It’s crunch time for the European Tour’s bubble boys.
This week’s $1.67 million Portugal Masters is the last-chance saloon for players hoping to keep their playing rights for 2020.
Although there are still four events left on the 2019 European schedule, most of the players in Portugal are too far down the food chain to gain entry to these lucrative tournaments. It’s Portugal or bust for the minnows.
The number 117 is crucial for the 2020 wannabees. That’s the cut-off point on the Race to Dubai for players keeping or losing their cards. (It’s normally 110, but seven players in the top 117 are classed as affiliate members.)
Anyone at 117 or better gets full-time employment next season. Those who don’t get inside that number face either a return to the Qualifying School, a season on the European Challenge Tour, or part-time work next season. Or perhaps all three.
The fine line between success and failure is evident. England’s Jack Singh Brar, who played in the 2017 Walker Cup, occupies 117th spot with 415 points. Paul Dunne of Ireland sits in 118th with 414.3 points.
Dunne needs a good week to jump inside the top 117. His chances don’t look good: he’s missed his last five cuts, and holds a stroke average from those events of 73.9. It’s a far cry from the closing 61 he returned to win the 2017 British Masters. He took that title from Rory McIlroy. The 2015 Great Britain & Ireland Walker Cup player could use some of that inspiration this week over the Dom Pedro Victoria Golf Course in Vilamoura in Portugal’s Algarve region.
Thankfully, it’s a course where players can go low. Englishman Oliver Fisher, another Walker Cupper (2005), proved that last year by returning a second-round, 12-under 59 to become the first player to break 60 on European Tour history.

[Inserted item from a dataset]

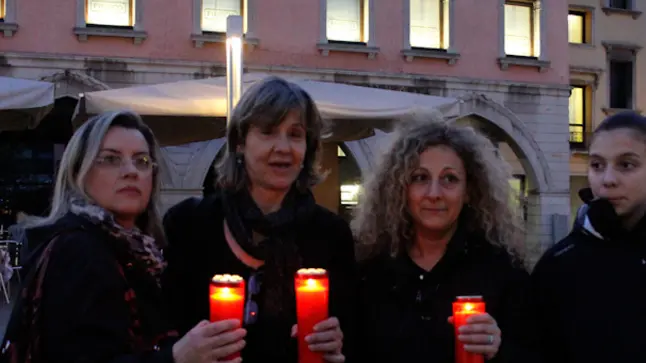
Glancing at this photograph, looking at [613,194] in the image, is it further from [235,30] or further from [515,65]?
[515,65]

Dunne isn’t the only notable name currently on the outside looking in. Former NC State player Justin Walters is 121st. Seven-time European Tour winner Gonzalo Fdez-Castaño lies 125th.
UAB alum Gavin Moynihan sits 140th on the Race to Dubai. He was 162nd a week ago but a fifth-place finish in last week’s French Open helped his survival chances. It also earned him a spot in Portugal. The two-time Walker Cup player (2013 and 2015) can pen the perfect fairy tale story with a strong finish to avoid his fourth attendance at the Q School in the last five years.
Singh Brar won’t be the only one dreaming of low scores in Vilamoura. He might be nearest the cliff edge, but he’s got others around him dangerously close to falling into the abyss too.
Fisher could use some of last year’s 59 form. He’s ranked 112th. Veteran Lee Slattery, a two-time European Tour winner, is 115th. Like Singh Brar, their destiny lies in their own hands.
Along with the odd fairy tale story, there will be heartaches in the last chance saloon. There always is. Watching who’s going to succeed and who’ll fail is going to make for fabulous, if slightly masochistic, viewing.